# Problem:
Below are the records. Restate word for word every line from the one that contains "body_size: -451" through the final line, both included.

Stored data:
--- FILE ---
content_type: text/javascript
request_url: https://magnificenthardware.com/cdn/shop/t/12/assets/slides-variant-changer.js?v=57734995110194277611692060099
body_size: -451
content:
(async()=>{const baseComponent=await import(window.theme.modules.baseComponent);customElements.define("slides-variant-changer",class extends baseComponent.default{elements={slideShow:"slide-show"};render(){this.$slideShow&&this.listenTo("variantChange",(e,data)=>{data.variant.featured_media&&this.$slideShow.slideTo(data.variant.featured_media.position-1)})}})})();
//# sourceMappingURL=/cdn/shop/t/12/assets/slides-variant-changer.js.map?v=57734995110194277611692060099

# Output for this task:
body_size: -451
content:
(async()=>{const baseComponent=await import(window.theme.modules.baseComponent);customElements.define("slides-variant-changer",class extends baseComponent.default{elements={slideShow:"slide-show"};render(){this.$slideShow&&this.listenTo("variantChange",(e,data)=>{data.variant.featured_media&&this.$slideShow.slideTo(data.variant.featured_media.position-1)})}})})();
//# sourceMappingURL=/cdn/shop/t/12/assets/slides-variant-changer.js.map?v=57734995110194277611692060099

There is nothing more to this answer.